*Directions*:
Without its pictures, the listing below is to be transcribed exactly.

*Stored data*:
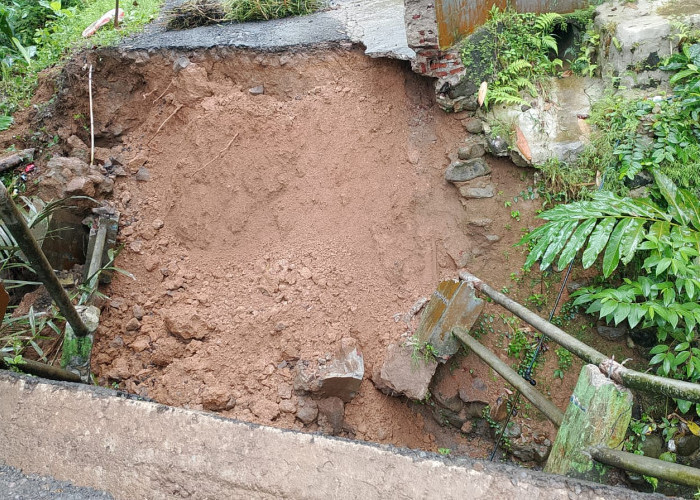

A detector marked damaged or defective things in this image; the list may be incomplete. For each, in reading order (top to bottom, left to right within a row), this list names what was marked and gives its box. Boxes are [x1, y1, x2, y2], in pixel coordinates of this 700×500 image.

damaged retaining wall [0, 374, 664, 498]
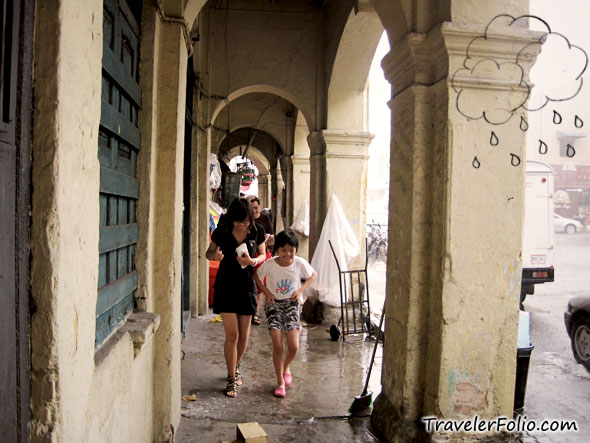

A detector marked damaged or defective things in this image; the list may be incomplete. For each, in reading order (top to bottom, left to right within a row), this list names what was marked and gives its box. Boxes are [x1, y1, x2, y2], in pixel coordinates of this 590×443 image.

peeling plaster wall [30, 1, 163, 442]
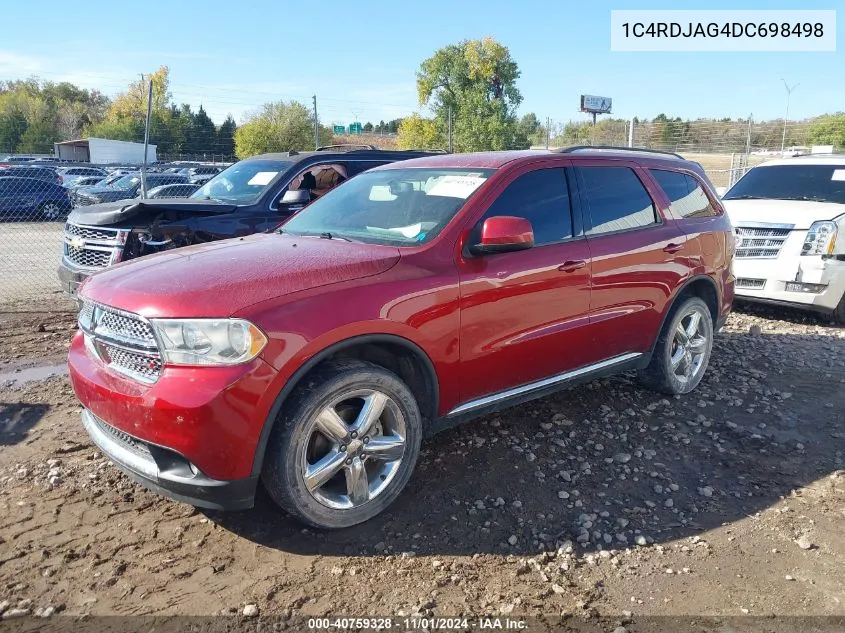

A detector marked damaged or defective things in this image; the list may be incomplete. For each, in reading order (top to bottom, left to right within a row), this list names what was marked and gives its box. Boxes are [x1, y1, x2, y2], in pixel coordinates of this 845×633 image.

damaged silver pickup truck [59, 147, 442, 296]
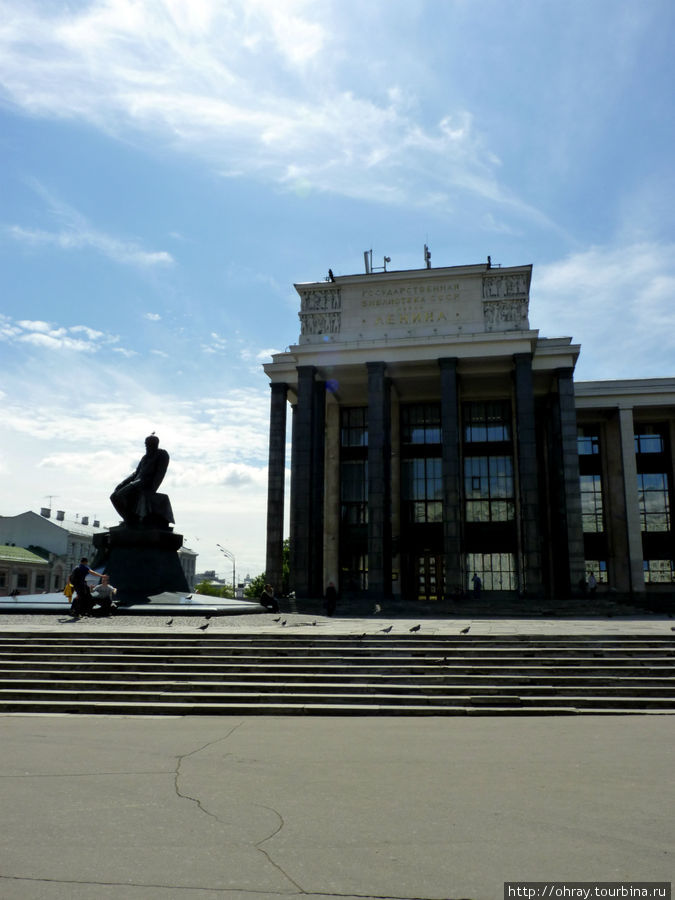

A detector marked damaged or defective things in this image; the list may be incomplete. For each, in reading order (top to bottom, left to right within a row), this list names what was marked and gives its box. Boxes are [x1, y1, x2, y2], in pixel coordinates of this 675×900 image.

cracked pavement [0, 712, 672, 896]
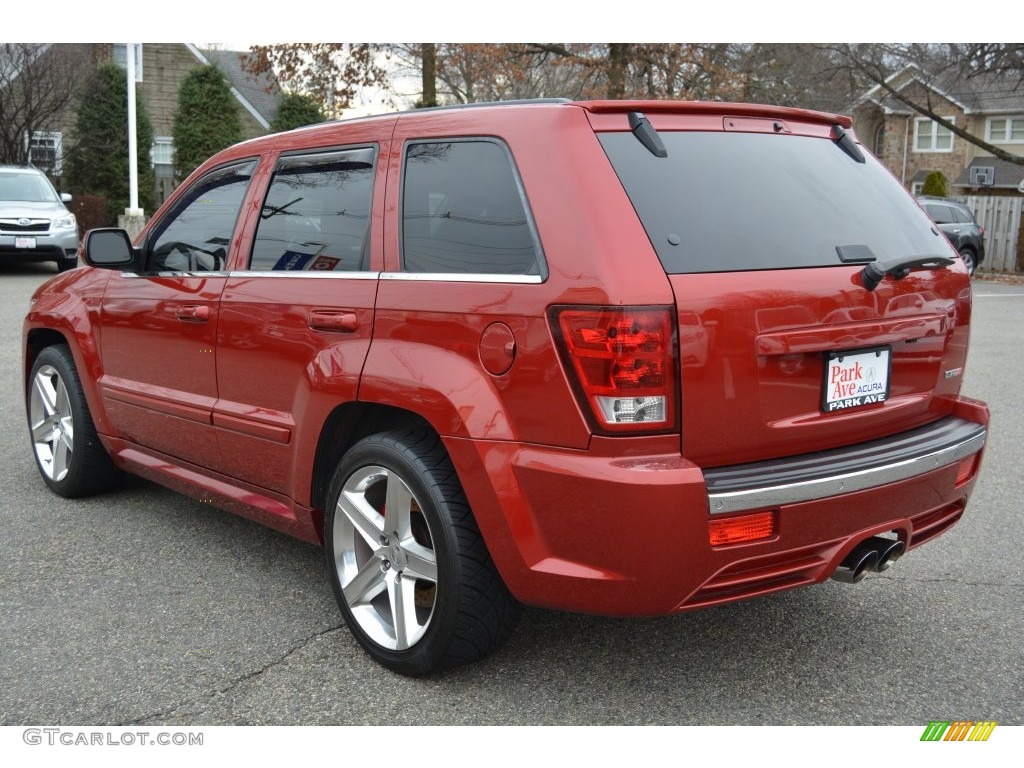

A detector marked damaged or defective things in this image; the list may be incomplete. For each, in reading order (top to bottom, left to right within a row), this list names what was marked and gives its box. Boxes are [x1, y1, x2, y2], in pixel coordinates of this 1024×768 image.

pavement crack [119, 626, 344, 729]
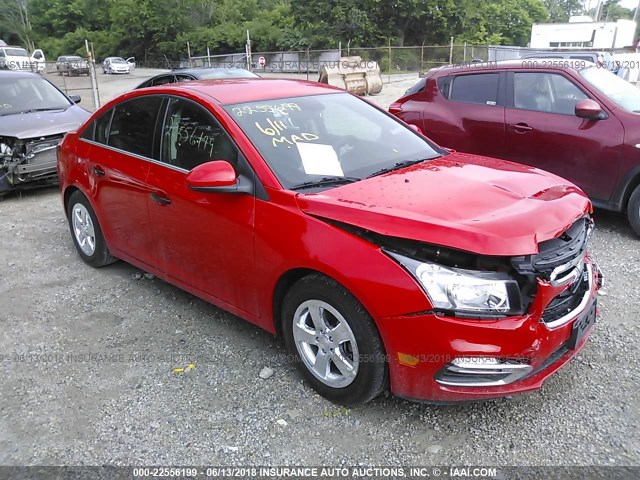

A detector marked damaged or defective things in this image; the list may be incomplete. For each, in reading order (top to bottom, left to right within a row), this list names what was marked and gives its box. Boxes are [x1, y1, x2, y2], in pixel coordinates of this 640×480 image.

*Answer to the problem*:
A detector marked damaged or defective things in this image; the list may be incomplete. For each, in reading order (top to bottom, left to right within a row), this list names what was marked and gives its box. Boxes are [x1, y1, x2, y2], in pixel coordinates of this 700×500 image.

damaged retaining wall [0, 374, 664, 498]

A detector marked damaged or defective things in this image; the list may be incomplete. For each, in reading order (top to bottom, left to right within a row), this list names what was marked and gives its box. Boxes are [x1, y1, x2, y2], in pixel coordinates of this 590×443 image.

peeling plaster wall [30, 1, 163, 442]

A detector marked damaged or defective things in this image; the list may be incomplete. For each, in reading order (top to bottom, left to right within a row), this list names what was marked and gives its box. Boxes are [x1, y1, x2, y2], in pixel coordinates of this 845×633 image.

damaged silver pickup truck [59, 147, 442, 296]

A detector marked damaged or defective things in this image; the list may be incomplete. For each, in reading order (top to bottom, left to right within a row), this list names what was marked and gives its box. Boxes are [x1, y1, x2, y2], in pixel coordinates of this 675×900 image.

cracked pavement [0, 712, 672, 896]

A detector marked damaged or defective things in this image; the list may be incomplete. For each, in reading order (top to bottom, left to right within a row), this list names what was marked and gives its box. Boxes are [x1, y1, x2, y2], in pixel coordinates of this 1024×768 image.

pavement crack [119, 626, 344, 729]

A detector marked damaged or defective things in this image; the list may be incomplete. For each, in reading order (top to bottom, left to right within a row), this list names what was marked and gives its box. Boxes are [x1, y1, x2, y2], in pixel coordinates of this 640×480 image.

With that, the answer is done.